▶ _Given passage_

* * * * * * *

This article has been reviewed according to Science X's editorial process and policies. Editors have highlighted the following attributes while ensuring the content's credibility:

fact-checked

peer-reviewed publication

trusted source

proofread

Using a gamma ray burst to search for violations of Einstein's relativity postulates

gamma-ray burst
Credit: Unsplash/CC0 Public Domain

Einstein's theory of relativity is based on two assumptions, or postulates. The first is that the laws of physics look the same to everyone traveling in a straight line with no acceleration.

Einstein took this idea from the Dutch physicist Hendrik Lorentz, who, in the late 1800s, presented a theory of electrodynamics with this property, giving rise to the notion of an "inertial frame of reference"—the coordinates used by a butcher, baker or candlestick maker when they move in a straight line in a vacuum, relative to one another, possibly with different velocities. This assumed equivalency is called "Lorentz invariance."

The second assumption is that the speed of light will be measured as the same by anyone in an inertial reference frame. No matter how fast one is moving or in what direction (in a vacuum), light will be seen approaching at a speed of "c," just under 300,000 kilometers per second, with the same speed seen if it passes by. Even if the baker is moving at 0.99999 percent of the speed of light relative to the butcher, both measure light to have a speed of "c." (Yes, that's not at all intuitive.)

Physicists have been keen to test Lorentz invariance ever since. It strictly holds in all experiments done to date. Now, a group from China has looked at the most powerful gamma ray burst ever seen and found that the photons it emitted at the same time arrived at their telescope at the same time, even if they had different frequencies.

From this result, the lower limit where appears has been raised five-fold. Their work has been published in the journal Physical Review Letters.

Interest in Lorentz invariance has picked up in recent years as some theories of quantum gravity predict that for high-energy photons, the vacuum does not appear empty but as a nonempty medium. This prediction, when it occurs in a quantum gravity theory, occurs near the Planck scale of about 1019 billion electron-volts, where it is expected that spacetime itself might need to be treated according to the rules of quantum mechanics.

Does Lorentz invariance hold even at such enormous energies, or do the laws of physics start to look different there for different inertial reference frames?

What is a gamma ray burst? Credit: NASA's Goddard Space Flight Center

To test this, a research group from the Large High Altitude Air Shower Observatory (LHAASO) in China looked at the afterglow of the brightest gamma-ray burst ever observed, 221009A. This GRB, discovered in 2022 and lasting just over 10 seconds, but observable for 10 hours after detection, was in a distant galaxy 2.4 billion light-years away, meaning its highly energetic gamma rays had taken 2.4 billion years to arrive at Earth.

A violation of Lorentz invariance would appear if the light of different frequencies arrived at Earth at different times, meaning they had different speeds when traveling through the long vacuum from there to here. This phenomenon is called " dispersion," and it's seen when light travels through materials like water or glass, but so far, it has never been detected in a vacuum.

The research team used data collected from the October 9, 2022 recorded at the Observatory in Sichuan, China, 4,410 meters above sea level. Gamma-ray observatories in orbit were first triggered by the initial lower energy photons, and LHAASO happened to be pointed in the right direction to measure the burst's "afterglow" of high-energy photons.

* * * * * * *

▶ _Data block_

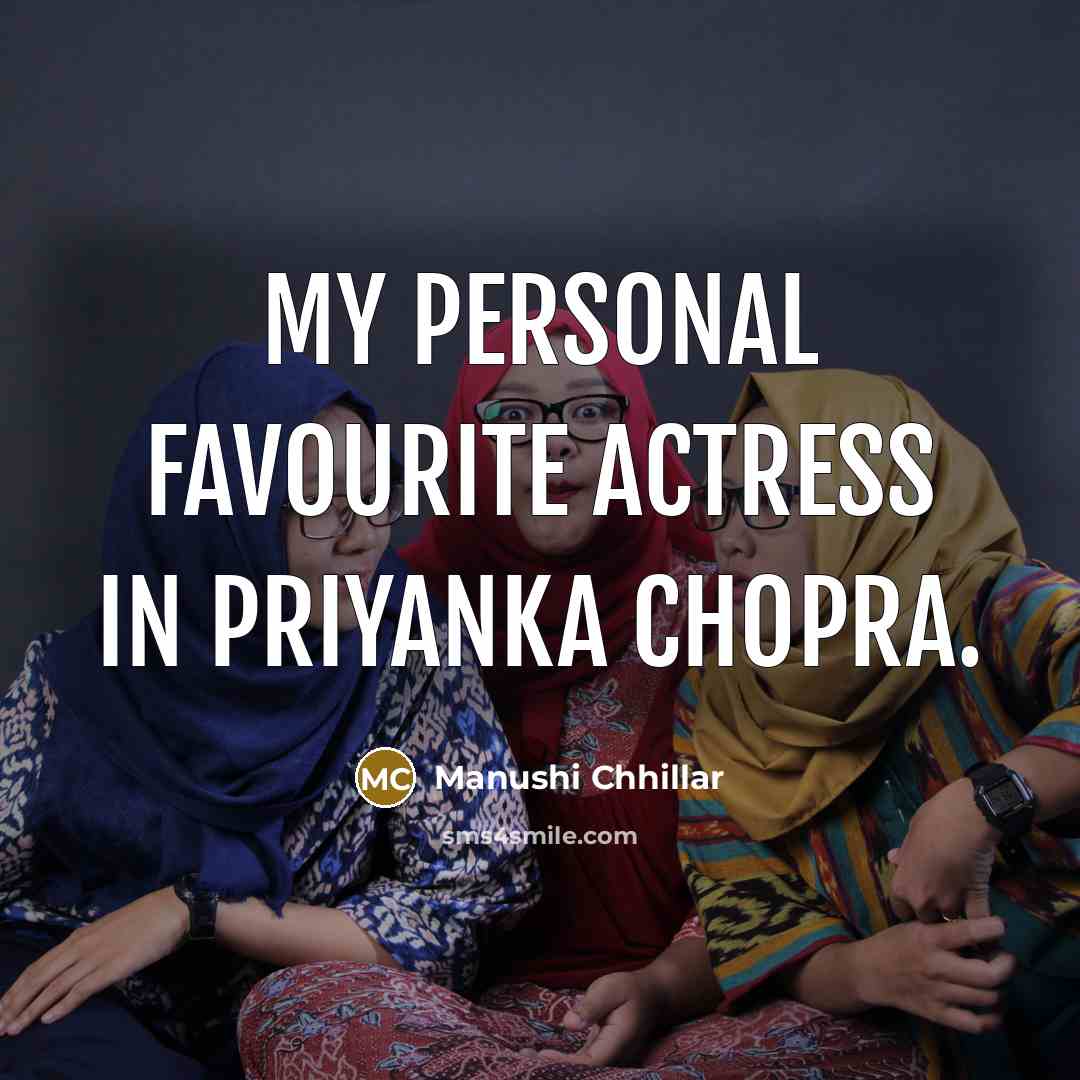 “My personal favourite actress in Priyanka Chopra.” quote by Manushi Chhillar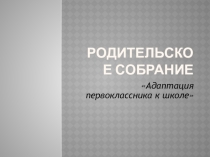Родительское собрание Адаптация первоклассника к школе
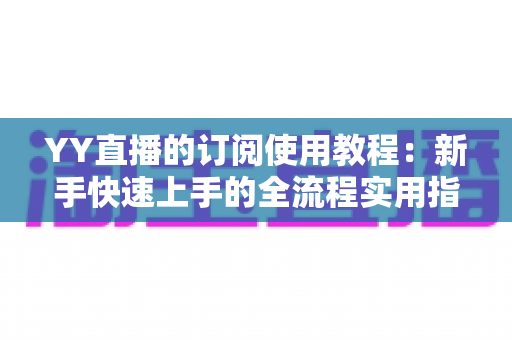 YY直播的订阅使用教程：新手快速上手的全流程实用指南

* * * * * * *

▶ _Work required_
Rewrite the passage of the relativity article starting with "trusted source" and going on through "with no acceleration.", putting "Albert Einstein's" wherever "Einstein's" appears.

▶ _Solved exercise_
trusted source

proofread

Using a gamma ray burst to search for violations of Albert Einstein's relativity postulates

gamma-ray burst
Credit: Unsplash/CC0 Public Domain

Albert Einstein's theory of relativity is based on two assumptions, or postulates. The first is that the laws of physics look the same to everyone traveling in a straight line with no acceleration.